Der zerstörerische Brand der Pariser Kathedrale Notre-Dame war ein Schock für Frankreich. Doch für Archäologen stellte er sich auch als ein Glücksfall heraus. Bei Ausgrabungen während der Restaurierungsarbeiten stießen sie 2022 auf zwei Sarkophage aus Blei, die unter dem Wahrzeichen der französischen Hauptstadt über Jahrhunderte lagen. Um wen handelt es sich bei den so ungewöhnlich Bestatteten?
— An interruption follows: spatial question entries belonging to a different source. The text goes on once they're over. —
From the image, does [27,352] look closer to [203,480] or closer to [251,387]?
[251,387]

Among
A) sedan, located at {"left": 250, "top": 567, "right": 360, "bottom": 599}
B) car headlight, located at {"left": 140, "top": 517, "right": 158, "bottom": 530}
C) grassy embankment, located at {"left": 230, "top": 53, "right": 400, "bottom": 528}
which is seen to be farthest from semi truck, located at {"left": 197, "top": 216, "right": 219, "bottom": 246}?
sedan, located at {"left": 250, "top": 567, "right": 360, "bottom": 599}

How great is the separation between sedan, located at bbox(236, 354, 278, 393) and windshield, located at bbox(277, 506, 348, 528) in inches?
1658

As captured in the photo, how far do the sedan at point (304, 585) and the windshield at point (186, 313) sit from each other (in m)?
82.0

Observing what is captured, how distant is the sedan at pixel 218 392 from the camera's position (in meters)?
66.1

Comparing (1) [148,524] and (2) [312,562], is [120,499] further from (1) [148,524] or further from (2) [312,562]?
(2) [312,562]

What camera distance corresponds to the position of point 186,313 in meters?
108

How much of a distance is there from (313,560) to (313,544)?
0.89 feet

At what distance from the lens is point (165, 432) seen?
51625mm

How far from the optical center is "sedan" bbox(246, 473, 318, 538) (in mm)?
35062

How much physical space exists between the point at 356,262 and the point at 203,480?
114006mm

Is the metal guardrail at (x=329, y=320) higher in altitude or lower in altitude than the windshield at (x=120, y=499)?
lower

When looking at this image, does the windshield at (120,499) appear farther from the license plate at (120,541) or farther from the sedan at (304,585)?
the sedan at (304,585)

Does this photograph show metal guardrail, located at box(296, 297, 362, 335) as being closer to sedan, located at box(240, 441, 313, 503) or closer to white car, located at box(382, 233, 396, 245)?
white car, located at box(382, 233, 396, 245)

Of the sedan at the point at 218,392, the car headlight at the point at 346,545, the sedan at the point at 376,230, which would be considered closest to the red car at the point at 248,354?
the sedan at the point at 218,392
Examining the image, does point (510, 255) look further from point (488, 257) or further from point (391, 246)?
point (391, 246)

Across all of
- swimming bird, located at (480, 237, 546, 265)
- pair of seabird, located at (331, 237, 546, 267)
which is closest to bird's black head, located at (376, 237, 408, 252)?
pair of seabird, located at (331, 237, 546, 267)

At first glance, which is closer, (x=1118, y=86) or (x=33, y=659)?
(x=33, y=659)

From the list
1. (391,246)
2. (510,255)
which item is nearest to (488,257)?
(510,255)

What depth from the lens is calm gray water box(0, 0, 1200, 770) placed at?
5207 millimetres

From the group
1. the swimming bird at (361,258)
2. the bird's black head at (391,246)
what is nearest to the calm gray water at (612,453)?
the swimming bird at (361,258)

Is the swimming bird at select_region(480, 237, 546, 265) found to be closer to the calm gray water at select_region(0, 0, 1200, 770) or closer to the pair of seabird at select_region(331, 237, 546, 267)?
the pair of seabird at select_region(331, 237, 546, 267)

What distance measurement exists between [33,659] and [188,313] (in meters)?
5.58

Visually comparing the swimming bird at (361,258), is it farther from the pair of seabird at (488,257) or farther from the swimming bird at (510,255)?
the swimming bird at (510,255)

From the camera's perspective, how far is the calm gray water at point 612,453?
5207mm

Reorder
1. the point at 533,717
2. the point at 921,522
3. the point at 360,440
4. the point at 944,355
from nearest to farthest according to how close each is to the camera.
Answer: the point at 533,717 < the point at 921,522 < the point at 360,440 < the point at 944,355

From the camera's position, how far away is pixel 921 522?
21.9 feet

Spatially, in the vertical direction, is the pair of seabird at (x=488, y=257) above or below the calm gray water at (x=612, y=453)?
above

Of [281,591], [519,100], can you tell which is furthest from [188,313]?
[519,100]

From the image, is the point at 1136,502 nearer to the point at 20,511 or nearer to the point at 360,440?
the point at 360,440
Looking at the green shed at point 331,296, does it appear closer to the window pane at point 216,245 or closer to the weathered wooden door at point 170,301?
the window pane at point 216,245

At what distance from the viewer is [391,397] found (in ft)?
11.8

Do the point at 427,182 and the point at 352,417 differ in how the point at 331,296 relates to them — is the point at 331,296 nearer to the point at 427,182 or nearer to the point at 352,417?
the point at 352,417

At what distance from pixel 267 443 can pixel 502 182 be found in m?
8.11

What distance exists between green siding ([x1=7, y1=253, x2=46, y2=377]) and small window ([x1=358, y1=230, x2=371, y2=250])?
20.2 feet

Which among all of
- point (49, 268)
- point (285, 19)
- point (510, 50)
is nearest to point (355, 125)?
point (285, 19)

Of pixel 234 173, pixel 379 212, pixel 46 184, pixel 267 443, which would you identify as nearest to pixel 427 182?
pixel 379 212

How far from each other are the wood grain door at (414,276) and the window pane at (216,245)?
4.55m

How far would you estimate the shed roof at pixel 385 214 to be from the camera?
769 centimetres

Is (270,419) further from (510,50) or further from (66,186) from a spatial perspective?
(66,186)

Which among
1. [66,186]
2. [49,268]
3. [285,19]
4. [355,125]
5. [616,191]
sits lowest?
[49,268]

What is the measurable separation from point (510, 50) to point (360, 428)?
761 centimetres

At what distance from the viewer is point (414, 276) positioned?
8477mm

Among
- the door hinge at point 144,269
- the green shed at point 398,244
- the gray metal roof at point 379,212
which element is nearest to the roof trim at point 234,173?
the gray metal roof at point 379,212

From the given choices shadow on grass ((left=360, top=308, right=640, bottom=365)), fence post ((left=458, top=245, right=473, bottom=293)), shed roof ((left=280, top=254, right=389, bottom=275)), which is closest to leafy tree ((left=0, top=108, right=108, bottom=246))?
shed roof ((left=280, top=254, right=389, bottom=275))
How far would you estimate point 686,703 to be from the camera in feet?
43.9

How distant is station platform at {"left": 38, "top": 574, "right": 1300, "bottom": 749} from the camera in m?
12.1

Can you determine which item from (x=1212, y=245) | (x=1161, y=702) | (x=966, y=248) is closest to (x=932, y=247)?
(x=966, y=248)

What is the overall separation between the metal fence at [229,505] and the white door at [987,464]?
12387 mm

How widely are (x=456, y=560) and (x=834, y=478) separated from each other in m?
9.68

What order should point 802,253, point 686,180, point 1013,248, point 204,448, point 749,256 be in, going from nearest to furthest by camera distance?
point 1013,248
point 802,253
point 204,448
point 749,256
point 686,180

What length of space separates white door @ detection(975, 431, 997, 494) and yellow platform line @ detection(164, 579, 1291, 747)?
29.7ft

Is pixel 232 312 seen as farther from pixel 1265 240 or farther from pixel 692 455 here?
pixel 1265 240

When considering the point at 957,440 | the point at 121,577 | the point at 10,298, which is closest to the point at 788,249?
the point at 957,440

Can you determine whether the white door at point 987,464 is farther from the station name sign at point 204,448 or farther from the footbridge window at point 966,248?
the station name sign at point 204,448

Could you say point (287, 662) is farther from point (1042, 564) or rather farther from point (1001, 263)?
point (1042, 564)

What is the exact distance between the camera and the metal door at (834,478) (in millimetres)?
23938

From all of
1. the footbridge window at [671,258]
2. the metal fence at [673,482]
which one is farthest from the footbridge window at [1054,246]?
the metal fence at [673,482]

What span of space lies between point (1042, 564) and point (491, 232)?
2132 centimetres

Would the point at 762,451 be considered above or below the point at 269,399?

Bleisärge waren in Frankreich einer reichen Elite vorbehalten, da sie den Verwesungsprozess besonders stark verlangsamten. Deshalb vermuteten die Forscher sofort, dass die Toten zu Lebzeiten wohlhabende Personen gewesen sein müssen. Eine Messingplatte an einem der Sarkophage verriet die Identität zumindest eines der Toten: Antoine de la Porte. De la Porte war ein Kleriker, der sich mit Bauprojekten um Notre-Dame verdient gemacht hatte und 1710 im Alter von 83 Jahren verstarb.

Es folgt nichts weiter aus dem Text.